MENYOAL KEMBALI KONSTITUSIONALITAS AMBANG BATAS CAPRES


Penyelenggaraan Pemilihan Umum Serentak Tahun 2019 mendatang memberikan pekerjaan rumah yang berkelanjutan mengenai polemik jumlah ambang batas pencalonan presiden dan wakil presiden (presidential threshold). Kebijakan hukum terbuka pembuat undang-undang yang mematok ambang batas paling sedikit 20% dari jumlah kursi DPR atau memperoleh 25% dari suara sah secara nasional pada Pemilu anggota DPR sebelumnya, tersebut dipersoalkan oleh sejumlah aktivis pro-demokrasi dan sejumlah warga negara perseorangan. Terhadap persoalan ini, MK tetap memegang teguh 13 putusan serupa sebelumnya, yang menegaskan bahwa presidential threshold merupakan kebijakan hukum terbuka pembuat undang-undang (open legal policy). Hal ini sama sekali tidak bertentangan dengan UUD 1945.



Sebagai praktik yang lazim diterapkan negara penganut sistem presidensial, presidential threshold diberlakukan sebagai ambang batas minimum bagi keterpilihan presiden. Keberlakuannya bukan untuk membatasi pencalonan presiden/wakil presiden, melainkan hanya untuk menentukan persentase suara minimum untuk keterpilihan presiden/wakil presiden. Hal ini sebagaimana amanat Pasal 6A Ayat (3) UUD 1945. Pasal 6A Ayat (3) UUD 1945 menyatakan, “Pasangan calon presiden dan wakil presiden yang mendapatkan suara lebih dari 50% (lima puluh persen) dari jumlah suara dalam pemilihan umum dengan sedikitnya 20% (dua puluh persen) suara di setiap provinsi yang tersebar di lebih dari ½ (setengah) jumlah propinsi di Indonesia, dilantik menjadi presiden dan wakil presiden”.
Akan tetapi, Pasal 222 Undang-Undang Nomor 7 Tahun 2017 tentang Pemilihan Umum (UU Pemilu) yang dibentuk pembuat undang-undang sebagai manifestasi dari Pasal 6A Ayat (3) UUD 1945 justru dinilai bertentangan dengan Konstitusi itu sendiri.

******

• [TUJUAN LATIHAN]: Ulangi persis bagian tulisan tentang ambang batas capres di atas, mulai dari "MENYOAL KEMBALI KONSTITUSIONALITAS" sampai "dengan UUD 1945.". Materi ini diambil dari sumber yang berbeda.

• [MATERI YANG DIBERIKAN]:
******

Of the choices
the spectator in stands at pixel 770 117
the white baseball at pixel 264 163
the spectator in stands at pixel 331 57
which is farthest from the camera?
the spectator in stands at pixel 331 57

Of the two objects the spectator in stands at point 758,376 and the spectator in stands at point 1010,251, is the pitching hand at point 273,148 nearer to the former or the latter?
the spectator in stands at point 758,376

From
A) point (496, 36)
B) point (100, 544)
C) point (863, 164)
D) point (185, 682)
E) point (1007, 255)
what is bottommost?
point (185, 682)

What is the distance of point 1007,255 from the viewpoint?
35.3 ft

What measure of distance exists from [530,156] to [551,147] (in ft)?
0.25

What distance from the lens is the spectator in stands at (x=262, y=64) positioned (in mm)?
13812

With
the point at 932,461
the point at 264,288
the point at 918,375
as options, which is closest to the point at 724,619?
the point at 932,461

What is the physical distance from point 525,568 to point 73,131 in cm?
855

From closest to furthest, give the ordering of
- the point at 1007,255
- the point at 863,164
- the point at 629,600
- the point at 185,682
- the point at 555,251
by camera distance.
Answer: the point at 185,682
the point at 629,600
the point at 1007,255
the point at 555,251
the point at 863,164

******

• [JAWABAN BENAR]:
MENYOAL KEMBALI KONSTITUSIONALITAS AMBANG BATAS CAPRES


Penyelenggaraan Pemilihan Umum Serentak Tahun 2019 mendatang memberikan pekerjaan rumah yang berkelanjutan mengenai polemik jumlah ambang batas pencalonan presiden dan wakil presiden (presidential threshold). Kebijakan hukum terbuka pembuat undang-undang yang mematok ambang batas paling sedikit 20% dari jumlah kursi DPR atau memperoleh 25% dari suara sah secara nasional pada Pemilu anggota DPR sebelumnya, tersebut dipersoalkan oleh sejumlah aktivis pro-demokrasi dan sejumlah warga negara perseorangan. Terhadap persoalan ini, MK tetap memegang teguh 13 putusan serupa sebelumnya, yang menegaskan bahwa presidential threshold merupakan kebijakan hukum terbuka pembuat undang-undang (open legal policy). Hal ini sama sekali tidak bertentangan dengan UUD 1945.